CHP lideri Özel, dün grup konuşması sırasında, aniden sürpriz bir eylem çağrısı yaptı. “Bu akşam ekonomi politikalarını protesto etmek için akşam saat dokuzda evlerimizde ışıkları söndürüp, açalım”
Böylece üzerindeki “erken seçim” baskısını biraz olsun savuşturmak için topu ani alındığı anlaşılan bir eylem kararıyla vatandaşa attı. Bu kararın ilanı özellikle CHP medyasında büyük bir sevinç dalgası oluşmasına neden oldu.
CHP liderliğinin “özel” olsun benim olsun anlayışıyla aldığı bu eylem kararının beklenen ilgiyi görmediğini kaba bir gözlemle dahi fark etmek mümkün oldu. .
Bu tür eylem kararları, geniş muhalif gruplarların örgütleriyle önceden anlaşarak, planlı bir şekilde yapılabilirse, etkili olabiliyor. CHP liderliği samimi olmadığı için vasatı dahi tutturamıyor.
Yapacağı iş basit aslında. Parlamento içindeki ve dışındaki bütün muhalefet partilerini, emek örgütlerini, meslek örgütlerini Eylül ayı, ya da en geç Ekim ayı içinde yapılacak bir erken seçime ikna etmek için hemen harekete geçmek, mitingler ve toplantılarla bu talep doğrultusunda kamuoyu oluşturmaktır.

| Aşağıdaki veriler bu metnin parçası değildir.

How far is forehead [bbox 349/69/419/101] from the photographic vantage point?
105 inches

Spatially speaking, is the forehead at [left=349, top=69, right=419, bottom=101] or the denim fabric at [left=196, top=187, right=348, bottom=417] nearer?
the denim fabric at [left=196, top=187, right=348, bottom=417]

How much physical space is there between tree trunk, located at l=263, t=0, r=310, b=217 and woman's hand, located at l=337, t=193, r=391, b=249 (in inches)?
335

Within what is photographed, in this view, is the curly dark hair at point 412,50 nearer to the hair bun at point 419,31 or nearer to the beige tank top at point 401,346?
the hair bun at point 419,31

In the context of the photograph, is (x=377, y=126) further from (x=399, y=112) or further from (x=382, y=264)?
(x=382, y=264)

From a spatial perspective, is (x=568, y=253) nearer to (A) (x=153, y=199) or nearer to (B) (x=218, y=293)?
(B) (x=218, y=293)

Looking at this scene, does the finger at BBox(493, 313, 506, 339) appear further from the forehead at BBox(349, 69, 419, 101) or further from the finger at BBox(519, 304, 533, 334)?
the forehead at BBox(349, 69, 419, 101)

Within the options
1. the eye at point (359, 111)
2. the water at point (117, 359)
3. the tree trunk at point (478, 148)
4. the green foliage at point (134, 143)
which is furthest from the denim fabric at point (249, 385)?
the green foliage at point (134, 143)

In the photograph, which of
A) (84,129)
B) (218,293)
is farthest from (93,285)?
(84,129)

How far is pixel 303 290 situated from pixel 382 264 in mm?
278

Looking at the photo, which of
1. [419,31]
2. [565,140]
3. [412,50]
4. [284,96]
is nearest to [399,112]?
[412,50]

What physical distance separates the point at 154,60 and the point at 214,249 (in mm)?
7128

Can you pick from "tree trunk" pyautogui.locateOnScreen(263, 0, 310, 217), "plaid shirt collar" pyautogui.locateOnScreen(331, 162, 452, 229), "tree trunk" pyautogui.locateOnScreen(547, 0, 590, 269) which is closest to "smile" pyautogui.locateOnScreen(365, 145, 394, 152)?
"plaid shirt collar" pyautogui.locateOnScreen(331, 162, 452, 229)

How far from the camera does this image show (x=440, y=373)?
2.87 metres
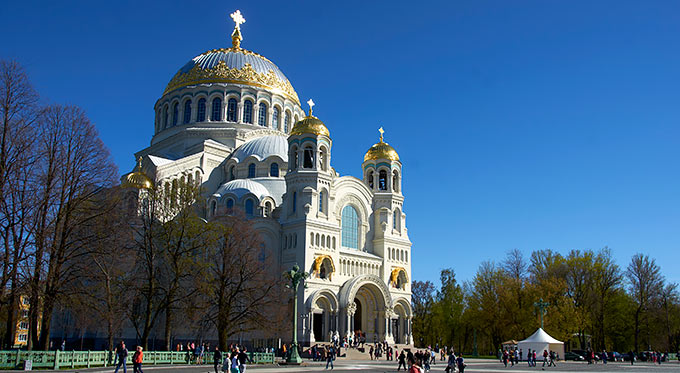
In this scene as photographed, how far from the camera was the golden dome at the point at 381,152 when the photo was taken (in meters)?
48.3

Bunu yaparken, bir anlamı kalmamış parlamento çalışmalarını askıya alarak, bir anlamda, fiilen parlamentoyu terk ederek, vekilleri seçim bölgelerine gönderip erken seçim çalışmaları için harekete geçirmektir.
Bunu yapmamak CHP liderliğini zayıflatır, partinin güç kaybına uğramasına yol açar. Bölünme riskini güçlendirir. Tersini yapmaksa, liderliği güçlendirir.
Artık öyle, önceden olduğu gibi, “grup konuşmaları” rutiniyle oyalanmak, seçmen kitleleri daha geri siyasal konumlara, arayışlara sevk edecektir. Grup konuşmalarında anlatılan hikayeleri sokak biliyor zaten. Bunları muhalif haber kanalları gibi yinelemenin bir anlamı yok. Dahası, bunda ısrar kitlelerin yaşadığı zor koşulları kanıksamasına da yol açabilir. Tabii eğer partinin istediği de bu değilse.
Bu arada, Ankara’da, belki başka CHP’li belediyelerde de, bir futbolcunun Türklük sembolü olarak yaptığını iddia ettiği bir el hareketinin bazı park ya da meydanlara heykel formunda dikilmek istendiğini medyadan öğreniyoruz. Olabilir. Ancak parti bugüne kadar titizlikle uyduğunu bir çok vesileyle kanıtlamış olduğu eşitlikçi, “hem o hem bu” ölçütünü, bu konuda da hayata geçirmelidir.
Bu bozkurt şeklindeki el işareti bazıları için Türklüğün işareti olarak görülebilir. Tamam, pekiy. Ancak hiç kuşku duyulmayacak ve tartışılmayacak kadar açıktır ki, bu coğrafyada yaşayan sadece Türk soylular için değil, herkes için yani çok daha kapsayıcı, bu bakımdan, tarihsel kültür birliğimizi temsil yeteneği çok daha fazla olan ortak bir başka el işaretinin de, bu bozkurt işaretinin dikildiği her noktaya, onu tam karşısından hedef alacak şekilde, yine heykel formunda, dikilmesi gerekir.
“Hem o hem bu” ilkesine sadakatle bağlı CHP liderliğinin söz konusu ilkesini ihlâl etmeyeceğine güvenmek isteriz.
Son olarak, Özel’den, birlik mesajları çerçevesinde, yanına İmamoğlu ve Kılıçdaroğlu’nu da alarak, o “özel” eylemlerinden biri sırasında, sol yumruğu havada sıkılı olduğu halde Enternasyonal’i seslendirmesini (İmamoğlu, muhtemelen bu esnada dublör kullanmayı tercih edecek; ev ve mutfak ortamında kendisini ifadeye etmeye alışkın Kılıçdaroğlu da işaretlerin sırasını karıştıracaktır), tabii hemen ardından bozkurt el işareti yapar halde Mehter Marşı’nı da aynı şevk ve coşkuyla söylemesini bekliyoruz.